Monday, October 15, 2007

Against the Nice God of Progress

"If you already know what the goods are on grounds different from Christian practice, then I remain unclear why one should worry too much whether being Christian makes much difference one way or the other."

"I am wondering on what grounds [one] believes [one] can take a position for or against the tradition to decide to submit to it or not."

"By modernity, I mean that project to create social orders that would make it possible for each person to have no story except the story you choose when you had no story."

"As Paul Ramsey was fond of saying, "God intends to kill us all in the end." I assume that also means the human species. I see no reason to believe that God's salvation through Jesus' cross and resurrection was about insuring that all of this is going to come out all right in the end."

"Those Christians who thought they were following the "present working of Christ" through their acceptance of violence made a disastrous mistake. The reasons for that acceptance were various but certainly, for many, it represented the attempt to be on the progressive side of history."

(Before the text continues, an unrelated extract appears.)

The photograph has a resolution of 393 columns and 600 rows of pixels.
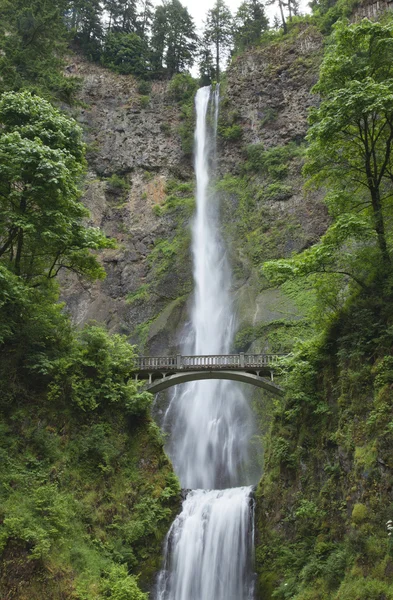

"If all Jesus was about was helping us see that God is that "factor in the world that introduces freedom, novelty, spontaneity, life, creativity, responsibility, and love," I cannot see why anyone would think it worth their time to kill him."

"Now that I am back among the Methodists, I have discovered they do have a conviction: God is nice. Moreover, since we are a sanctificationist people, we have a correlative-we ought to be nice also. I must admit one of the things that bothers me about Cobb's God is that she is just too damned nice."

"I do not believe that the trinitarian Father, Son, and Holy Spirit is an image, Rather, Trinity is a name. Christians do not believe we know something called God and then further identify God as Trinity. Rather, Father, Son, and Holy Spirit is God."

"I seek to know how to go on when I do not know where I am. I assume that is not a new condition for Christians to be in because being a member of the church becomes necessary exactly because the claims of Jesus are meant to put us out of control. However, once we Christians get over the need to run the world, to pretend that we know not only where we are but where everyone else is or should be, maybe we will be able to live lives so joyful others may actually be attracted to the celebration we, call worship."

Stanley Hauerwas from Knowing How to Go On When You Do Not Know Where You Are: A Response to John Cobb, Jr.